> Directions
Using the data that follows, return exactly the lines from the one that contains "Scotch & Soda" through the one that contains "Adidas Messi15 Football", ends included.

[Items listed in a dataset]
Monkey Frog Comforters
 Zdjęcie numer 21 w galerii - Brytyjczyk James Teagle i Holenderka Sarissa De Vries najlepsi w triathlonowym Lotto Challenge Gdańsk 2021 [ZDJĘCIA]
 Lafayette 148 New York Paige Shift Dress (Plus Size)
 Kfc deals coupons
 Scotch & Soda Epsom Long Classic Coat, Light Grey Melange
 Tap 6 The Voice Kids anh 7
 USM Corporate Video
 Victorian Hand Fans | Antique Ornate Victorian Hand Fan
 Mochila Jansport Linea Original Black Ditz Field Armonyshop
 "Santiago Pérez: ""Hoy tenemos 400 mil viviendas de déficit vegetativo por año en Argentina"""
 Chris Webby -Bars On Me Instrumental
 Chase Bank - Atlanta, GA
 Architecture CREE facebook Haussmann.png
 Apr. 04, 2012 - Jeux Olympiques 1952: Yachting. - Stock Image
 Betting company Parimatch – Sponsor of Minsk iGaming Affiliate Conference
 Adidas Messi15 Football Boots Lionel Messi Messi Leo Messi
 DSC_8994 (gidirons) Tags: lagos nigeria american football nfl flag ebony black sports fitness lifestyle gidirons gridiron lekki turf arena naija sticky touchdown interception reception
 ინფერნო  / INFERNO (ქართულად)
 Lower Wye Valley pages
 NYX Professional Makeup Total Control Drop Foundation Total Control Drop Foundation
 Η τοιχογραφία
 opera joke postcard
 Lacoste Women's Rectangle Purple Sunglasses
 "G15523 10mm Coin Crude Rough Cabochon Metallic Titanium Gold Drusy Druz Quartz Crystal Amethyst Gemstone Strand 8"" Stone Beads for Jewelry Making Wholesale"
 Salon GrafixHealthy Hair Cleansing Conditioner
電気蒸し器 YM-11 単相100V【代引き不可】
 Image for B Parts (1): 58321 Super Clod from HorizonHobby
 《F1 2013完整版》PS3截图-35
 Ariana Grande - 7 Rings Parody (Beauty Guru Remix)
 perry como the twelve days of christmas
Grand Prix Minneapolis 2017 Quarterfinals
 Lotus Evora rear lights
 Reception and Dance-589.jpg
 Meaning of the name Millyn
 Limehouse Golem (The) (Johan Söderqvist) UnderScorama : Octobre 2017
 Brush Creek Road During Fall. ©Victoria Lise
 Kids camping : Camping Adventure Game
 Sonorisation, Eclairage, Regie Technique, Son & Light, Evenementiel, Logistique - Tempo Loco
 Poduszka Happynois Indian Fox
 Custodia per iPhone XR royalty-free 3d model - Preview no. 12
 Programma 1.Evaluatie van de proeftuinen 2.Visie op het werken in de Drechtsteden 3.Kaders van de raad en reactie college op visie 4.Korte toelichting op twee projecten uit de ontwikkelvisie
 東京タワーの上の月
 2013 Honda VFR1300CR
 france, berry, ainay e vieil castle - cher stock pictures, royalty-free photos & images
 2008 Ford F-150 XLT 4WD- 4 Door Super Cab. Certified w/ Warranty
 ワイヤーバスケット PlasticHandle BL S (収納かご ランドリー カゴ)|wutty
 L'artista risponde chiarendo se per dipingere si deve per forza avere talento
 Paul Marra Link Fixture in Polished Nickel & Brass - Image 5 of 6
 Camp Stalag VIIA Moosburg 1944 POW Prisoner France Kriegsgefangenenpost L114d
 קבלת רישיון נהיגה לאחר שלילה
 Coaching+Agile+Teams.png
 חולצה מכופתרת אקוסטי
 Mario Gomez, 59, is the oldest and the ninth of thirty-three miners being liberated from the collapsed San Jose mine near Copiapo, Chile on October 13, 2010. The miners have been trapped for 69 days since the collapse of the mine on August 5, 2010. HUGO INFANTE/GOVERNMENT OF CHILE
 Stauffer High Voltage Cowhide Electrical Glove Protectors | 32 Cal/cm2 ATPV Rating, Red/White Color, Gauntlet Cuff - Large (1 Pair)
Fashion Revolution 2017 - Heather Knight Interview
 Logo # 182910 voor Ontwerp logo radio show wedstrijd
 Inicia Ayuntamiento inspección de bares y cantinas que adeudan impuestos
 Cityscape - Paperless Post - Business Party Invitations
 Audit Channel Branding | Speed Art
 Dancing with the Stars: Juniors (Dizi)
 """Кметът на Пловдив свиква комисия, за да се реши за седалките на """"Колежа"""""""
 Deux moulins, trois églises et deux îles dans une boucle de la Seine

> Answer for this exercise
 Scotch & Soda Epsom Long Classic Coat, Light Grey Melange
 Tap 6 The Voice Kids anh 7
 USM Corporate Video
 Victorian Hand Fans | Antique Ornate Victorian Hand Fan
 Mochila Jansport Linea Original Black Ditz Field Armonyshop
 "Santiago Pérez: ""Hoy tenemos 400 mil viviendas de déficit vegetativo por año en Argentina"""
 Chris Webby -Bars On Me Instrumental
 Chase Bank - Atlanta, GA
 Architecture CREE facebook Haussmann.png
 Apr. 04, 2012 - Jeux Olympiques 1952: Yachting. - Stock Image
 Betting company Parimatch – Sponsor of Minsk iGaming Affiliate Conference
 Adidas Messi15 Football Boots Lionel Messi Messi Leo Messi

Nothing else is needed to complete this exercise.